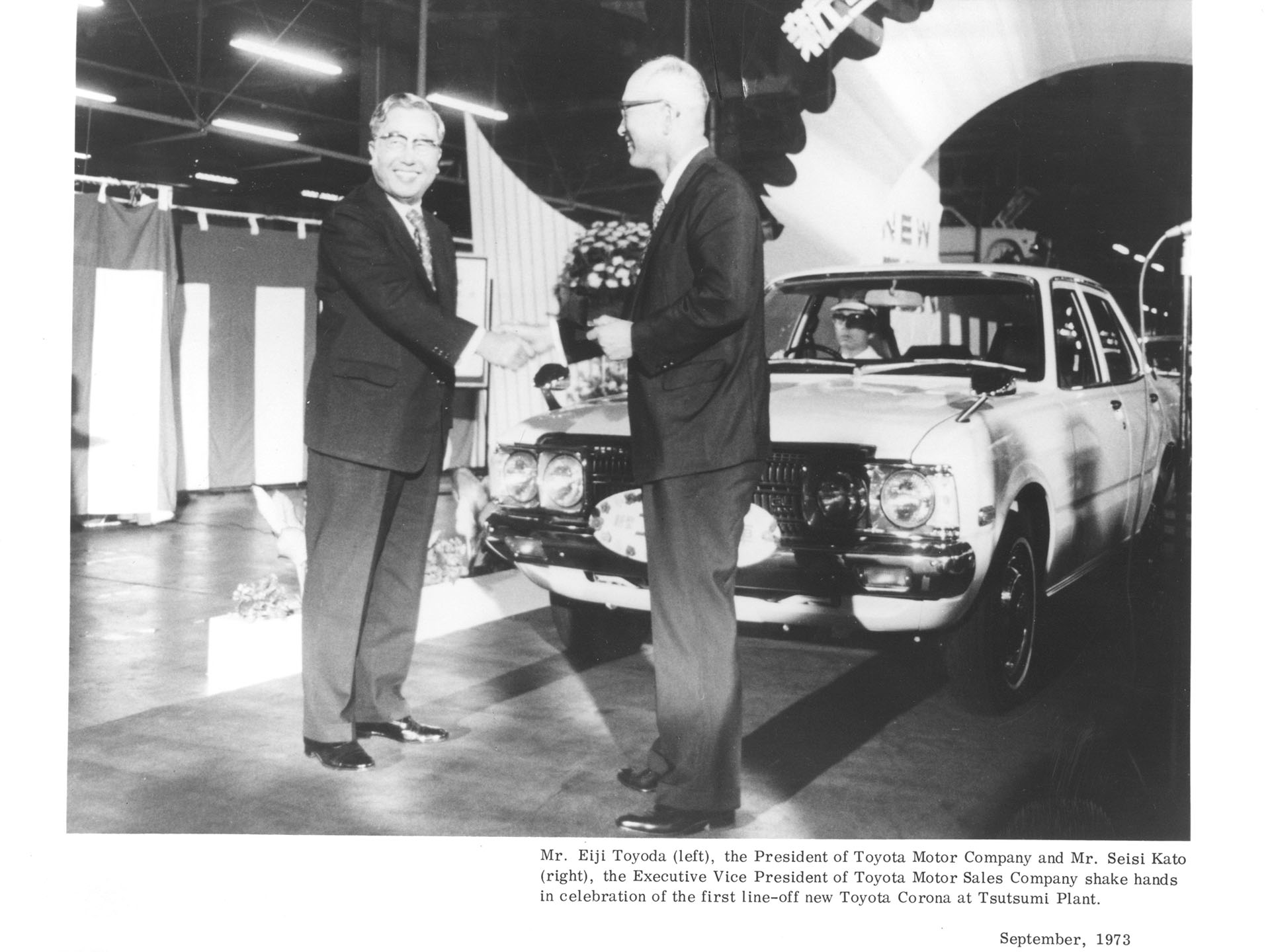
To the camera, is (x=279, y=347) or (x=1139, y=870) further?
(x=279, y=347)

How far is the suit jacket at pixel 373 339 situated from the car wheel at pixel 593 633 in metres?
1.36

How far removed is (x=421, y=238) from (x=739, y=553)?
1.22 metres

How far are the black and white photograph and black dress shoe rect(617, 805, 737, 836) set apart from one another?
0.4 inches

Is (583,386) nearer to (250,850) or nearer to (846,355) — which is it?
(846,355)

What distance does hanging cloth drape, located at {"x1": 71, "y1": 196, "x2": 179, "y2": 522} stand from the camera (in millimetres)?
6719

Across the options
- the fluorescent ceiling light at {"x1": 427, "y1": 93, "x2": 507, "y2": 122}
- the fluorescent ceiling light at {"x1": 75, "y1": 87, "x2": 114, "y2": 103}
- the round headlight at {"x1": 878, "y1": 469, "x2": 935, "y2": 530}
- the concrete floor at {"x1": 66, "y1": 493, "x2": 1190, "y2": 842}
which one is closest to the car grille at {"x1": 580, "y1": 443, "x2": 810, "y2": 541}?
the round headlight at {"x1": 878, "y1": 469, "x2": 935, "y2": 530}

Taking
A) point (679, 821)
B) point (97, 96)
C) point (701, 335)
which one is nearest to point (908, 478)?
point (701, 335)

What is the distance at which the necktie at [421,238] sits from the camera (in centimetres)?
297

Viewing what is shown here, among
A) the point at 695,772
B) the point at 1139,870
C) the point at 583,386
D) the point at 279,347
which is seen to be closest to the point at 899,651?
the point at 1139,870

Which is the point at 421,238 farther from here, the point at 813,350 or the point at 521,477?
the point at 813,350

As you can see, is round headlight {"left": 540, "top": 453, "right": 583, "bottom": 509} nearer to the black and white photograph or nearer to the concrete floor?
the black and white photograph

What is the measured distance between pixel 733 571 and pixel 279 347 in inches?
294

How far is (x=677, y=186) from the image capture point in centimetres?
246

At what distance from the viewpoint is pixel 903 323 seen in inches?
186
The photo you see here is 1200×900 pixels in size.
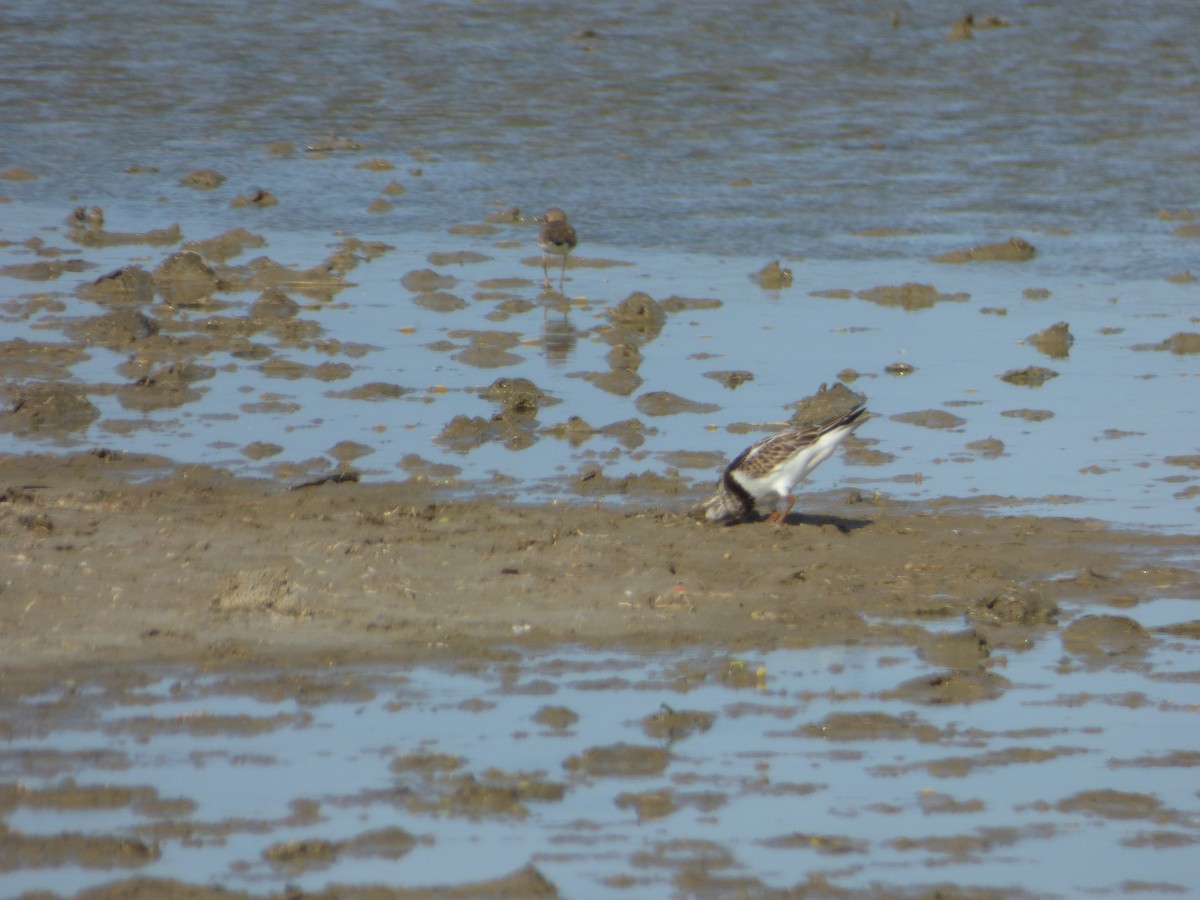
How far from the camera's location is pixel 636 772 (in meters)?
6.23

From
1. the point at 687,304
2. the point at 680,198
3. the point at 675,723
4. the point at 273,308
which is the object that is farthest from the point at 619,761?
the point at 680,198

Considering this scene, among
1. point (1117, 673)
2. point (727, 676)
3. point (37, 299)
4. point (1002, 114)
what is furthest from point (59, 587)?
point (1002, 114)

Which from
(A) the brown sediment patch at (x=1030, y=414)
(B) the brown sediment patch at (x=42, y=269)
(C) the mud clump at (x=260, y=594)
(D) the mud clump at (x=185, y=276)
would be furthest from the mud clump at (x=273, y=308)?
(C) the mud clump at (x=260, y=594)

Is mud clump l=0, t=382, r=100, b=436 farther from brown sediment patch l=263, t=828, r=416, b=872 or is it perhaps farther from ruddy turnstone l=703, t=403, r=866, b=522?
brown sediment patch l=263, t=828, r=416, b=872

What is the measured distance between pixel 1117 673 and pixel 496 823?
2.72 m

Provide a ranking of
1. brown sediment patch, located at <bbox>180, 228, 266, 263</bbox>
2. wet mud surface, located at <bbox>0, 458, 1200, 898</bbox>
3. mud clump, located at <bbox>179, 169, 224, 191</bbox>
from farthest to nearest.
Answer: mud clump, located at <bbox>179, 169, 224, 191</bbox> < brown sediment patch, located at <bbox>180, 228, 266, 263</bbox> < wet mud surface, located at <bbox>0, 458, 1200, 898</bbox>

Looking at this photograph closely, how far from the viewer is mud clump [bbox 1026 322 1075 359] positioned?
517 inches

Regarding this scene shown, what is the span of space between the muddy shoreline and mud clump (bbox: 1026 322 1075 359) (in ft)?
12.2

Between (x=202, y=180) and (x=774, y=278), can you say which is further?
(x=202, y=180)

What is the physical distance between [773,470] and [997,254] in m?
7.54

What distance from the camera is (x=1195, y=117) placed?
72.5ft

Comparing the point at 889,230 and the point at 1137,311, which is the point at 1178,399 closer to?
the point at 1137,311

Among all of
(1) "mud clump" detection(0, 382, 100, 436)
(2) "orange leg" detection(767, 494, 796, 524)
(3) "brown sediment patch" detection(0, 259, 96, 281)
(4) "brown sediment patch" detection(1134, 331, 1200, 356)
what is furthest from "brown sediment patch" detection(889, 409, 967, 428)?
(3) "brown sediment patch" detection(0, 259, 96, 281)

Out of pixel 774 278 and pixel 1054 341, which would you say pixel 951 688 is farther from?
pixel 774 278
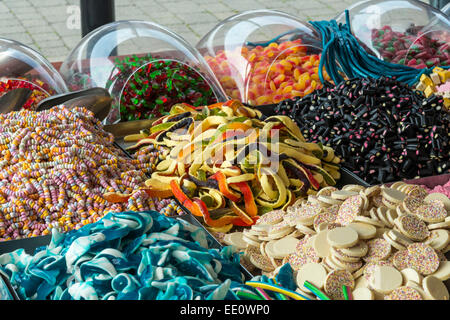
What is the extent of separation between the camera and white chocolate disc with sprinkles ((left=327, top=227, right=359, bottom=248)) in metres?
1.01

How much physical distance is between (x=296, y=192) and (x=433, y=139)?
0.44m

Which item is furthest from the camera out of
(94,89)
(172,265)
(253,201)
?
(94,89)

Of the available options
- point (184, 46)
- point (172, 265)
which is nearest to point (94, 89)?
point (184, 46)

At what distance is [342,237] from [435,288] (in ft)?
0.55

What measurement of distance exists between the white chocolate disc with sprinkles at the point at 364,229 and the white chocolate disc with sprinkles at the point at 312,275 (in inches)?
4.1

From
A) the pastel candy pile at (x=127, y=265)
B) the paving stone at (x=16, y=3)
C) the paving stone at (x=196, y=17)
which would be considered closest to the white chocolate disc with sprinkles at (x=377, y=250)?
the pastel candy pile at (x=127, y=265)

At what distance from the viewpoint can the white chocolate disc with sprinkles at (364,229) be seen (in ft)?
3.44

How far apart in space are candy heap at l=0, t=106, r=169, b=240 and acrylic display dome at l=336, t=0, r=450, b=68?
3.94 feet

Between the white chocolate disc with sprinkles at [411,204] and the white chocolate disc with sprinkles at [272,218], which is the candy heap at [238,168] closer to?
the white chocolate disc with sprinkles at [272,218]

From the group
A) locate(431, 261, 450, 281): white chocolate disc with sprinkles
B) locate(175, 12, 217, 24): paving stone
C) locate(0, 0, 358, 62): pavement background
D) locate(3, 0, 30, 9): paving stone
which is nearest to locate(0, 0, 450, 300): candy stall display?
locate(431, 261, 450, 281): white chocolate disc with sprinkles

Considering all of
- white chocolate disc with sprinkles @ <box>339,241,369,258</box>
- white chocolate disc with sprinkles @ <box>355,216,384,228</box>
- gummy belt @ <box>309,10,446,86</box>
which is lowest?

* _Exercise_: Each record should be quoted exactly, with the images omitted.

* _Written response_:
To the camera, is (x=279, y=347) or (x=1139, y=870) further?
(x=279, y=347)

How far is the suit jacket at pixel 373 339 situated from the car wheel at pixel 593 633 in metres?
1.36

How far removed is (x=421, y=238) from (x=739, y=553)?
1.22 metres

How far are the black and white photograph and black dress shoe rect(617, 805, 737, 836) set apart from one another?
0.4 inches

Is (583,386) nearer to (250,850) or nearer to (846,355) — which is it?
(846,355)

What distance does hanging cloth drape, located at {"x1": 71, "y1": 196, "x2": 179, "y2": 522} stand from the camera (in millimetres)?
6719

Across the options
- the fluorescent ceiling light at {"x1": 427, "y1": 93, "x2": 507, "y2": 122}
- the fluorescent ceiling light at {"x1": 75, "y1": 87, "x2": 114, "y2": 103}
- the round headlight at {"x1": 878, "y1": 469, "x2": 935, "y2": 530}
- the concrete floor at {"x1": 66, "y1": 493, "x2": 1190, "y2": 842}
which one is closest to the car grille at {"x1": 580, "y1": 443, "x2": 810, "y2": 541}?
the round headlight at {"x1": 878, "y1": 469, "x2": 935, "y2": 530}

Taking
A) point (679, 821)
B) point (97, 96)
C) point (701, 335)
which one is nearest to point (908, 478)?
point (701, 335)

What is the distance at which the necktie at [421,238] sits from the camera (in centimetres)?
297

Viewing what is shown here, among
A) the point at 695,772
B) the point at 1139,870
C) the point at 583,386
D) the point at 279,347
which is seen to be closest to the point at 899,651?
the point at 1139,870

Which is the point at 421,238 farther from here, the point at 813,350 or the point at 521,477?
the point at 813,350

As you can see, is round headlight {"left": 540, "top": 453, "right": 583, "bottom": 509} nearer to the black and white photograph or nearer to the concrete floor?
the black and white photograph

What is the measured distance between pixel 733 571 and pixel 279 347 in inches?
294

How far is (x=677, y=186) from the image capture point in centimetres?
246

At what distance from the viewpoint is pixel 903 323 seen in inches?
186
The photo you see here is 1200×900 pixels in size.
How far from the camera's location is pixel 636 772 (in meters)?
6.23

From
1. the point at 687,304
2. the point at 680,198
3. the point at 675,723
4. the point at 273,308
which is the object that is farthest from the point at 619,761?
the point at 680,198

Considering this scene, among
1. point (1117, 673)
2. point (727, 676)
3. point (37, 299)
4. point (1002, 114)
what is furthest from point (59, 587)?
point (1002, 114)

Which from
(A) the brown sediment patch at (x=1030, y=414)
(B) the brown sediment patch at (x=42, y=269)
(C) the mud clump at (x=260, y=594)
(D) the mud clump at (x=185, y=276)
would be furthest from the mud clump at (x=273, y=308)?
(C) the mud clump at (x=260, y=594)

Is mud clump l=0, t=382, r=100, b=436 farther from brown sediment patch l=263, t=828, r=416, b=872 or is it perhaps farther from ruddy turnstone l=703, t=403, r=866, b=522?
brown sediment patch l=263, t=828, r=416, b=872

What is the measured distance between pixel 1117 673 and pixel 496 823?
2.72 m

Provide a ranking of
1. brown sediment patch, located at <bbox>180, 228, 266, 263</bbox>
2. wet mud surface, located at <bbox>0, 458, 1200, 898</bbox>
3. mud clump, located at <bbox>179, 169, 224, 191</bbox>
from farthest to nearest.
Answer: mud clump, located at <bbox>179, 169, 224, 191</bbox> < brown sediment patch, located at <bbox>180, 228, 266, 263</bbox> < wet mud surface, located at <bbox>0, 458, 1200, 898</bbox>

Looking at this photograph closely, how far from the viewer is mud clump [bbox 1026 322 1075 359] positioned?
517 inches

Regarding this scene shown, what is the span of space between the muddy shoreline and mud clump (bbox: 1026 322 1075 359) (in ft)?
12.2

Between (x=202, y=180) and (x=774, y=278), can you say which is further?
(x=202, y=180)

What is the physical distance between [773,470] and [997,254] in m?
7.54

What distance from the camera is (x=1195, y=117) placed?
72.5ft

Comparing the point at 889,230 and the point at 1137,311, which is the point at 1178,399 closer to?
the point at 1137,311

Among all of
(1) "mud clump" detection(0, 382, 100, 436)
(2) "orange leg" detection(767, 494, 796, 524)
(3) "brown sediment patch" detection(0, 259, 96, 281)
(4) "brown sediment patch" detection(1134, 331, 1200, 356)
what is furthest from "brown sediment patch" detection(889, 409, 967, 428)?
(3) "brown sediment patch" detection(0, 259, 96, 281)

Out of pixel 774 278 and pixel 1054 341, which would you say pixel 951 688 is farther from?
pixel 774 278
What is the extent of separation between the camera and white chocolate disc with sprinkles ((left=327, top=227, right=359, bottom=248)) in metres?
1.01

How much physical distance is between (x=296, y=192) and (x=433, y=139)?
0.44m

Which item is furthest from the camera out of
(94,89)
(172,265)
(253,201)
?
(94,89)

Of the available options
- point (184, 46)
- point (172, 265)
which is nearest to point (94, 89)?
point (184, 46)

At what distance is [342,237] from [435,288] (in ft)?
0.55

What measurement of distance exists between the white chocolate disc with sprinkles at the point at 364,229 and the white chocolate disc with sprinkles at the point at 312,275 (in inches)?
4.1

From
A) the pastel candy pile at (x=127, y=265)
B) the paving stone at (x=16, y=3)
C) the paving stone at (x=196, y=17)
which would be considered closest to the white chocolate disc with sprinkles at (x=377, y=250)?
the pastel candy pile at (x=127, y=265)

At what distance from the viewpoint can the white chocolate disc with sprinkles at (364,229) be seen (in ft)?
3.44

How far apart in space are candy heap at l=0, t=106, r=169, b=240 and acrylic display dome at l=336, t=0, r=450, b=68?
3.94 feet

Between the white chocolate disc with sprinkles at [411,204] and the white chocolate disc with sprinkles at [272,218], which is the candy heap at [238,168] closer to?
the white chocolate disc with sprinkles at [272,218]

From the group
A) locate(431, 261, 450, 281): white chocolate disc with sprinkles
B) locate(175, 12, 217, 24): paving stone
C) locate(0, 0, 358, 62): pavement background
D) locate(3, 0, 30, 9): paving stone
which is nearest to locate(0, 0, 450, 300): candy stall display?
locate(431, 261, 450, 281): white chocolate disc with sprinkles

Considering all of
- white chocolate disc with sprinkles @ <box>339,241,369,258</box>
- white chocolate disc with sprinkles @ <box>355,216,384,228</box>
- gummy belt @ <box>309,10,446,86</box>
which is lowest?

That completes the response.